Numerical Optimization

There’s a good chance that most (if not all) of the math you’ve learned so far has been analytical, meaning that solutions are found by manipulating symbols according to the many rules of algebra, calculus, geometry, etc. However, this is not the only way to do math. In numerical mathematics, every symbol is given an approximate value, and then the values are manipulated to give an approximate solution. Where analytical analysis typically involves doing a small number of difficult steps to arrive at an exact solution; numerical analysis typically involves doing a huge number of very easy steps to arrive at a good approximate solution. And, believe it or not, sometimes an approximation is more useful than an exact solution.¹

Numerical methods are often used to solve optimization problems, which usually don't have simple analytical solutions. If you've ever tried to be good at anything, you're familiar with the concept of optimization. Sometimes it's simple, like finding the optimal milk-dunking time for a cookie. Sometimes it's extremely complicated, like solving a Rubik's cube in the fewest possible moves. However, you can describe any optimization problem as finding a set of inputs that minimize or maximize some output function through some variation of guess-and-check.

For example, say you’re trying to find the minimum of a function: $$\mathrm{Find}~ k ~\mathrm{such~that}~ f(k)≤f(x) \mathrm{~for~ all~} x$$ Unless you have some prior knowledge, your initial guess $k_0$ might as well be random. Then each subsequent guess is determined as follows: $$k_{n+1}=k_n−af'(k_n).$$ This may not initially look like a guess-and-check method but think about what's going on at each iteration. Each new input (guess) is made by examining something about the previous output (check), in this case by taking a step of size $a$ in the negatively sloped direction.

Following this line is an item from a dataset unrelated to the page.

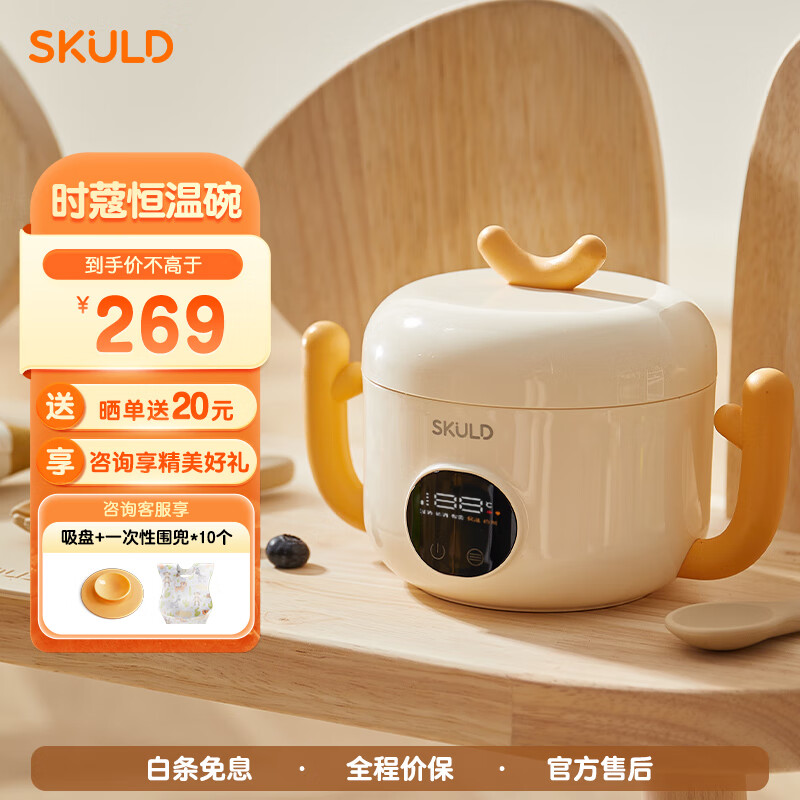 SKULD时蔻儿童餐具智能K5辅食碗保温碗免注水恒温碗316L不锈钢宝宝碗怎么样,好用不?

There are three possible outcomes of this algorithm. If the function is something like $f(x)=x^2$, you’ll sink straight to the bottom, no matter where you start. With each iteration, your guess will change less and less. This is called convergence. If the function is something like $f(x)=−x^2$, your updates will become larger and larger, as the algorithm races down an ever-steepening slope. This is called divergence. If your function is more complicated—which it almost always will be—you will probably end up converging to a local minimum. The best algorithms have systematic ways to avoid getting stuck in these local minima.

Numerical methods often require hundreds or even thousands of iterations before converging and, unless you’re very lucky,² the result will never be the exact solution. So you might wonder, "Why would these methods even exist?" Here’s how I like to think about it. In the toolkit known as "math," analytical methods are the wrenches, screwdrivers, and Allen keys. Each one goes with a specific type of problem. Numerical methods exist for the same reason pliers exist—sometimes you just don’t have the right size wrench. Sure, it might only be an approximation, but that approximation can be very good. Sure, it might be absurdly tedious, but that’s literally what computers are for.³ And most importantly, it can solve problems that don’t have a known analytical solution.

There’s a good thread on Stack Exchange discussing the two methods. The Wikipedia articles on mathematical optimization and numerical analysis also a good source.

Footnotes

To convince yourself of this, try cutting a piece of string that is $\sqrt{75}$ inches long.
We’re talking, like, open-the-dryer-and-all-your-clothes-are-folded lucky.
Alan Turing’s "Bombe," one of the first modern computers, was designed to cycle through the 151 trillion possible settings on the Nazi "Enigma" encryption device.